A Baroque Splendor – In-A-Gada-Da-Vida

This spring 2004 exhibition in Tate Britain is a triumph of beauty and horror.  And if beauty is in the eyes of the beholder, so is horror.  It follows then that beauty and horror can be one and  the same thing – and so it goes in this garbled Garden of Eden.

Sarah Lucas’  picture of a  magnified pepperoni pizza makes an innocently enticing food into a grotesque goo.  Is it so that no one will order another one?  Why lament consumerism while one is part of it?  Damien Hirst is completely honest: “Stop buying it and they’ll stop selling it. It’s your own fault.”  I think he was talking about his own art.

Angus Fairhurst’s Underdone/Overdone Wallpaper has an overwhelming sense of mysterious beauty even if the description of its making sounds purposely chilling. Fairhurst says: “Keep adding until you can’t add anything else.
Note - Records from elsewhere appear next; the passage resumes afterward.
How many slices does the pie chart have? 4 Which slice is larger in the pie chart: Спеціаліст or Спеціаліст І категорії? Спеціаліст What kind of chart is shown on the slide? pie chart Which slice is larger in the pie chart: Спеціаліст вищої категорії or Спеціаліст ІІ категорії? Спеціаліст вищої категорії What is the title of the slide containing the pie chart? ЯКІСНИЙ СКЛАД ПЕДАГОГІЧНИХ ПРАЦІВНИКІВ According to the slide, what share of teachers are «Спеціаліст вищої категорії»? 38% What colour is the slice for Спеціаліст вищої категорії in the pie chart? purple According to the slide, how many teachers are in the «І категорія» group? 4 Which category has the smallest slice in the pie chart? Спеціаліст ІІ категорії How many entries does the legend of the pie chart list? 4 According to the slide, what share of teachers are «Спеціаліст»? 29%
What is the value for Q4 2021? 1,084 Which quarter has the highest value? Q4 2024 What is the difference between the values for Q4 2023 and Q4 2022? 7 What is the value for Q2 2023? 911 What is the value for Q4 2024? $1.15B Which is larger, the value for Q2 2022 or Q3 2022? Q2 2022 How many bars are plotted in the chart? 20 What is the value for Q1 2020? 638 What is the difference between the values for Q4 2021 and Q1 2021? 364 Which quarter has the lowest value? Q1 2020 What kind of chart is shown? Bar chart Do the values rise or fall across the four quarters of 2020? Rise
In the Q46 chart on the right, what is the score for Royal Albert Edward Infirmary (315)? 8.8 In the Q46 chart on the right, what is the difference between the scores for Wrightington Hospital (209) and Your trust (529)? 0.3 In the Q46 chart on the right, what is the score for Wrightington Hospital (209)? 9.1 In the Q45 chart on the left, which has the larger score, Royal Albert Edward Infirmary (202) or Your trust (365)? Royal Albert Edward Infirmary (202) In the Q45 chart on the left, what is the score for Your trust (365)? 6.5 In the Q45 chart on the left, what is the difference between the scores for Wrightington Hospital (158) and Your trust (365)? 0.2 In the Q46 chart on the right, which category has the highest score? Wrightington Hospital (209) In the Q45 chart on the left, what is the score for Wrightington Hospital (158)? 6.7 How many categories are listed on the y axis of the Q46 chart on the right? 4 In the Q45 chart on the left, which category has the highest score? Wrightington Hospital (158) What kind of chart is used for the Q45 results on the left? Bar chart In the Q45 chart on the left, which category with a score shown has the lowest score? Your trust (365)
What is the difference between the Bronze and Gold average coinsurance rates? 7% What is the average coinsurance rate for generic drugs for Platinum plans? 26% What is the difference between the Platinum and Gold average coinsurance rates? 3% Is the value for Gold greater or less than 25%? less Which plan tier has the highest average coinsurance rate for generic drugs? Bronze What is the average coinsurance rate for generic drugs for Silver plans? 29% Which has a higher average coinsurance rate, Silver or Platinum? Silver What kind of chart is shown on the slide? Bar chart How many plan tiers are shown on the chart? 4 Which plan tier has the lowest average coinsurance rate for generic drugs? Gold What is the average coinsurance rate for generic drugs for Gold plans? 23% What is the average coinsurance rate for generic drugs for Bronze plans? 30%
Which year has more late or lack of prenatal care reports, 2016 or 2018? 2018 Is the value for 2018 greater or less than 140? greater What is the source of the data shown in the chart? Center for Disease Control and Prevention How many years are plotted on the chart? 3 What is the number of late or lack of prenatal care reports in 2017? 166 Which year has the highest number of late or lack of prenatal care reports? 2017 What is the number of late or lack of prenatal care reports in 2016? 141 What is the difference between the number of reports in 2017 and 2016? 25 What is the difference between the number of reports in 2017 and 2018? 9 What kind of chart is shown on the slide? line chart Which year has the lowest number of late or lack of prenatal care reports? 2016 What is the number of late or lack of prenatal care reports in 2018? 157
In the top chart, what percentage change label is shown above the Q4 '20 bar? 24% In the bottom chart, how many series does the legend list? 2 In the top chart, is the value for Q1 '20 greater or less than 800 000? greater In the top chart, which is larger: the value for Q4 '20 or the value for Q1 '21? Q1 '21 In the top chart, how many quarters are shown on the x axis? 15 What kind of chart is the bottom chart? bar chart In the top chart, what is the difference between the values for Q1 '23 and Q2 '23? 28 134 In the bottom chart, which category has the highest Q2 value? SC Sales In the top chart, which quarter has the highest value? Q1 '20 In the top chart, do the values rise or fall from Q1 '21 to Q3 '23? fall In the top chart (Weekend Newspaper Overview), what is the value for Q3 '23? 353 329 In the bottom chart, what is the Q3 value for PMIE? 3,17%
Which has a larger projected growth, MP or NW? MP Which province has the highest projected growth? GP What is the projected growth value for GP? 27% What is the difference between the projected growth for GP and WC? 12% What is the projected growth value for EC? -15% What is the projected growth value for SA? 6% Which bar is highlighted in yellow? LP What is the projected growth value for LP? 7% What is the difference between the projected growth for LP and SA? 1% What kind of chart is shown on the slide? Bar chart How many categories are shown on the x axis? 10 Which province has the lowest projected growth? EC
Take everything away until there is nothing left.”  A simultaneous filling and emptying, so to speak.  It really is  just a photo of a forest that he reproduced by applying the three primary colours –  red, yellow, blue – repeatedly  using thirty silk-screens.  This process of emptying and obliteration is apparently also in his large beautiful pictures of plays on consumer adverts and billboards by cutting out the bodies depicted.

Damien Hirst compares Fairhurst’s method with his own, “…with Fairhurst’s work there is always a sense of him saying and denying something at the same time…I do it the other way around and start this presentation with a big meaning that as soon as you try to get hold of it, I try to get rid of it with a joke.” So the art is meant to leave the viewer in an empty space?

But Hirst’s own installations are no joke. In The Collector, an animatronics figure in laboratory garb examines butterfly wings under a microscope, unconcerned with all the live butterflies and beautiful flowers around him. Collecting is possession, not appreciation. What is he looking for under the microscope? A means of classification?

As is true of all his pieces in this show, the attention to detail and precision of fabrication give form to his often ambitious vision; though in this case, it’s describing the narrowness of vision.

The architect Philip Johnson is said to have declared: “You can not not know history.” What he meant, I think, is that history is naturally embedded in everything that we are today, our genes, our culture. We are the results of history.  In the turbulent 1960s, artists struggled to take art out of the picture frame, out of the museum, and themselves out of the choking hand of the collector/patron. Judging from this show, they have partly succeeded. Many of their works are no longer in frames or on pedestals. But they are still in museums and galleries, if not always physically. As for the choking hand of the collector/patron, many artists have decided to join their ranks or manipulate them by participating in the commercial side of the art scene, benefiting from the huge potential of branding and consumer awareness of them as celebrities, thanks to Warhol. By reaching a large audience, they are able to free themselves from the whims of a few powerful patrons.

Perhaps none of these really matter.  Visual art is ultimately about looking at forms and colours.  Entering  the exhibition and looking east,  one cannot help but be mesmerized  by Damien Hirst’s Baroque church, complete with the crucifixion surrounded by stained glass windows in the form of panels of butterfly wings, plus the sound of bubbling water as music. This then makes one overlook the trifling literalness of the gorilla contemplating its own reflection or the crucifixion made of cigarettes.

What then is art? That’s not the question here.